The takeaway is that everything is learning; every organism and every system is constantly cultivating information about its environment and about its own place within said environment. Cumulative knowledge is the golden variable that spells success throughout nature, and it’s the only thing that seems to undo or counteract the destructive nature of nature.

“Knowledge moves in an ever-expanding upwards spiral, which allows us to see from the higher turns of the spiral our previous knowledge in a broader perspective” — Itzhak Bentov

So yes, nature is constantly engaged in a process of decay — this is the reality of the physical world; and things get disproportionately dark pretty quickly if we overthink this premise.

But the nature of our species, very fortunately, it capable enough to navigate atop a discerning form of consciousness that not only counteracts the inevitable dissolution of all things but also reads between the lines of general happenstance in order to draw meaning from it all; it swims opposite to the natural laws, patterning the nonsense into order and, above all else, meaning.

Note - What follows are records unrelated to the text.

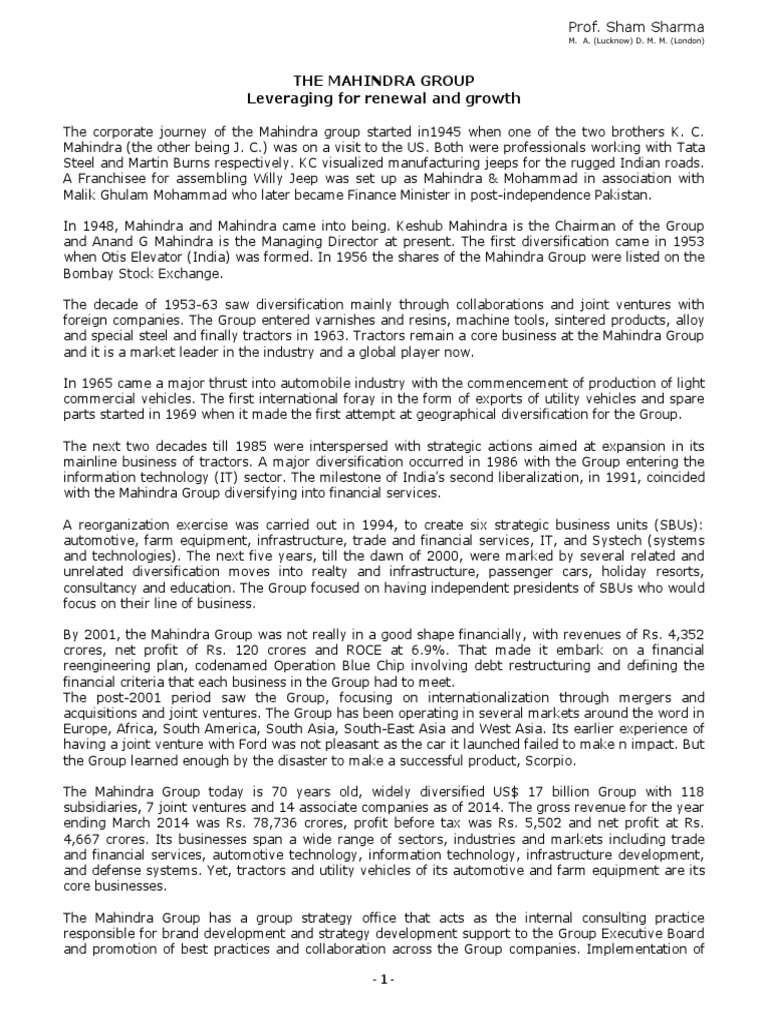 Prof. Sham Sharma
M. A. (Lucknow) D. M. M. (London)

THE MAHINDRA GROUP
Leveraging for renewal and growth

The corporate journey of the Mahindra group started in1945 when one of the two brothers K. C. Mahindra (the other being J. C.) was on a visit to the US. Both were professionals working with Tata Steel and Martin Burns respectively. KC visualized manufacturing jeeps for the rugged Indian roads. A Franchisee for assembling Willy Jeep was set up as Mahindra & Mohammad in association with Malik Ghulam Mohammad who later became Finance Minister in post-independence Pakistan.

In 1948, Mahindra and Mahindra came into being. Keshub Mahindra is the Chairman of the Group and Anand G Mahindra is the Managing Director at present. The first diversification came in 1953 when Otis Elevator (India) was formed. In 1956 the shares of the Mahindra Group were listed on the Bombay Stock Exchange.

The decade of 1953-63 saw diversification mainly through collaborations and joint ventures with foreign companies. The Group entered varnishes and resins, machine tools, sintered products, alloy and special steel and finally tractors in 1963. Tractors remain a core business at the Mahindra Group and it is a market leader in the industry and a global player now.

In 1965 came a major thrust into automobile industry with the commencement of production of light commercial vehicles. The first international foray in the form of exports of utility vehicles and spare parts started in 1969 when it made the first attempt at geographical diversification for the Group.

The next two decades till 1985 were interspersed with strategic actions aimed at expansion in its mainline business of tractors. A major diversification occurred in 1986 with the Group entering the information technology (IT) sector. The milestone of India's second liberalization, in 1991, coincided with the Mahindra Group diversifying into financial services.

A reorganization exercise was carried out in 1994, to create six strategic business units (SBUs): automotive, farm equipment, infrastructure, trade and financial services, IT, and Systech (systems and technologies). The next five years, till the dawn of 2000, were marked by several related and unrelated diversification moves into realty and infrastructure, passenger cars, holiday resorts, consultancy and education. The Group focused on having independent presidents of SBUs who would focus on their line of business.

By 2001, the Mahindra Group was not really in a good shape financially, with revenues of Rs. 4,352 crores, net profit of Rs. 120 crores and ROCE at 6.9%. That made it embark on a financial reengineering plan, codenamed Operation Blue Chip involving debt restructuring and defining the financial criteria that each business in the Group had to meet.
The post-2001 period saw the Group, focusing on internationalization through mergers and acquisitions and joint ventures. The Group has been operating in several markets around the word in Europe, Africa, South America, South Asia, South-East Asia and West Asia. Its earlier experience of having a joint venture with Ford was not pleasant as the car it launched failed to make n impact. But the Group learned enough by the disaster to make a successful product, Scorpio.

The Mahindra Group today is 70 years old, widely diversified US$ 17 billion Group with 118 subsidiaries, 7 joint ventures and 14 associate companies as of 2014. The gross revenue for the year ending March 2014 was Rs. 78,736 crores, profit before tax was Rs. 5,502 and net profit at Rs. 4,667 crores. Its businesses span a wide range of sectors, industries and markets including trade and financial services, automotive technology, information technology, infrastructure development, and defense systems. Yet, tractors and utility vehicles of its automotive and farm equipment are its core businesses.

The Mahindra Group has a group strategy office that acts as the internal consulting practice responsible for brand development and strategy development support to the Group Executive Board and promotion of best practices and collaboration across the Group companies. Implementation of

- 1 -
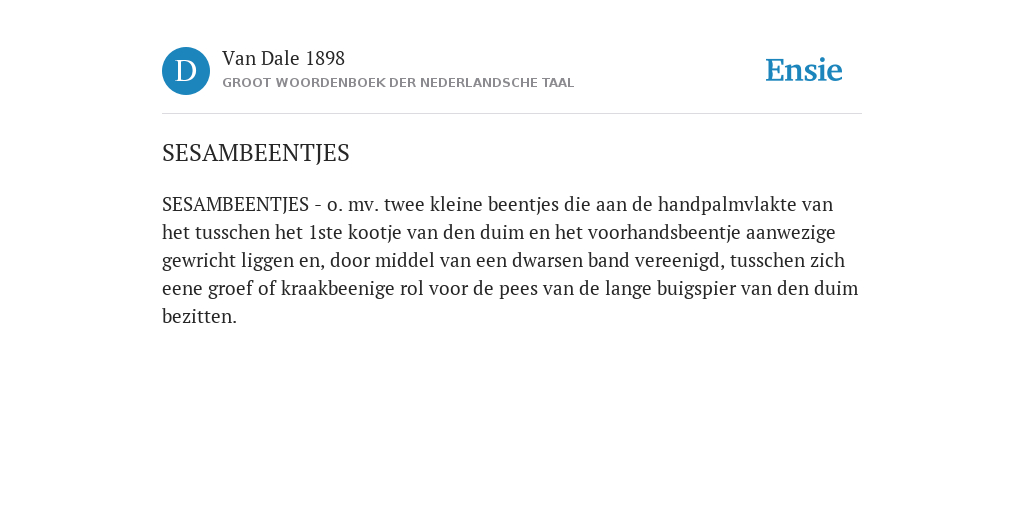 D

Van Dale 1898

GROOT WOORDENBOEK DER NEDERLANDSCHE TAAL

Ensie

SESAMBEENTJES

SESAMBEENTJES - o. mv. twee kleine beentjes die aan de handpalmvlakte van het tusschen het 1ste kootje van den duim en het voorhandsbeentje aanwezige gewricht liggen en, door middel van een dwarsen band vereenigd, tusschen zich eene groef of kraakbeenige rol voor de pees van de lange buigspier van den duim bezitten.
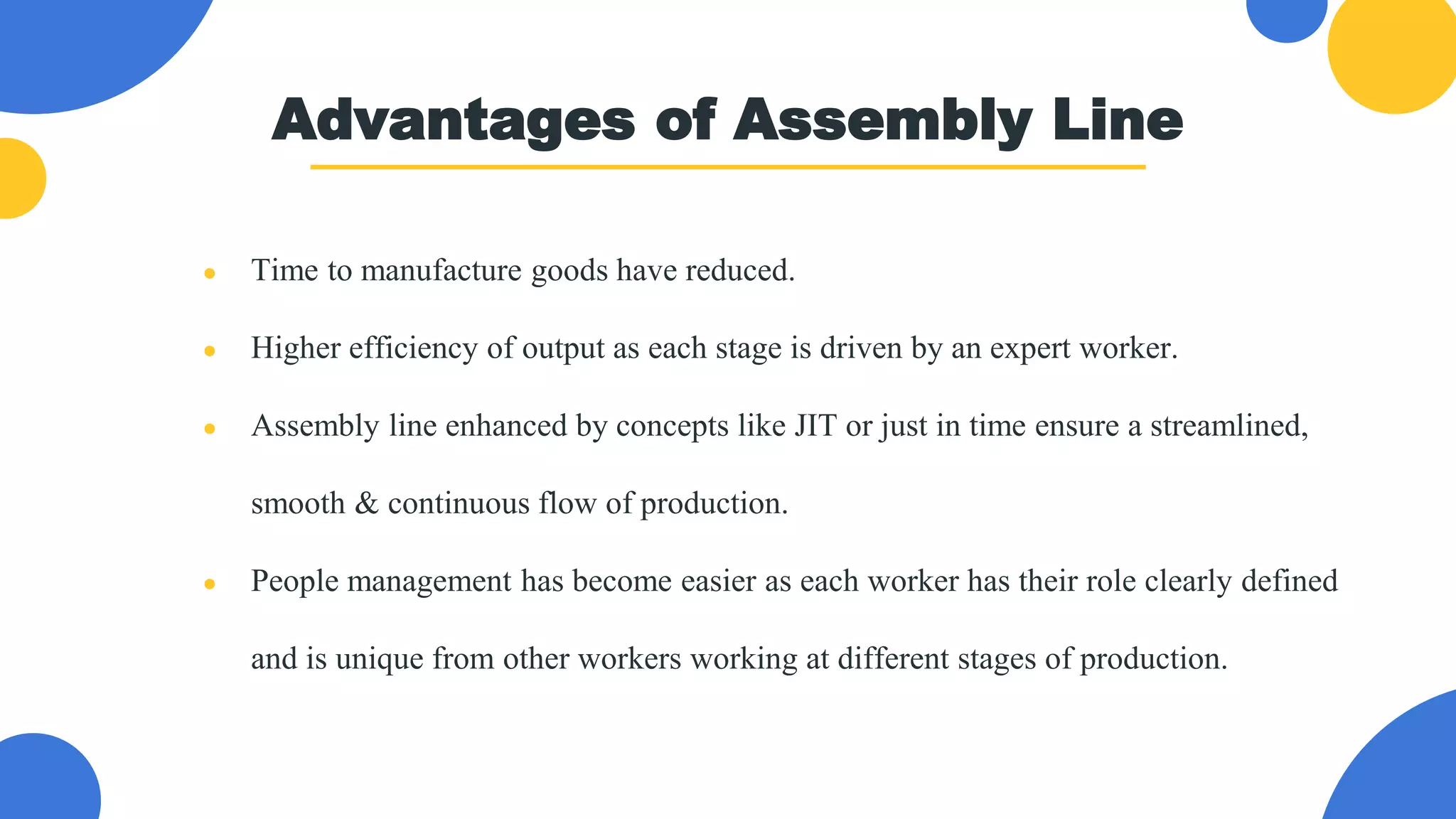 Advantages of Assembly Line

- Time to manufacture goods have reduced.
- Higher efficiency of output as each stage is driven by an expert worker.
- Assembly line enhanced by concepts like JIT or just in time ensure a streamlined, smooth & continuous flow of production.
- People management has become easier as each worker has their role clearly defined and is unique from other workers working at different stages of production.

This meaning in itself is the fertile soil from which optimism grows, even if to an ignorant degree. Ergo, if we begin to lose meaning, we begin to lose optimism.

A new home, a new romance, a new career — these aren’t necessarily adored because they offer us a practical solution to certain problems; they’re revered for what they mean, and whatever existential significance we can squeeze out of them.

Maybe optimism isn’t the right variable that should trickle out of catalyzing meaning, and maybe ignorance is really bliss. Regardless, our conscious agency affords us the privilege of not only seeing and sensing the silver linings but of also deducing them as we please.

That fact, in itself, is worthy of more consideration than it seems to receive.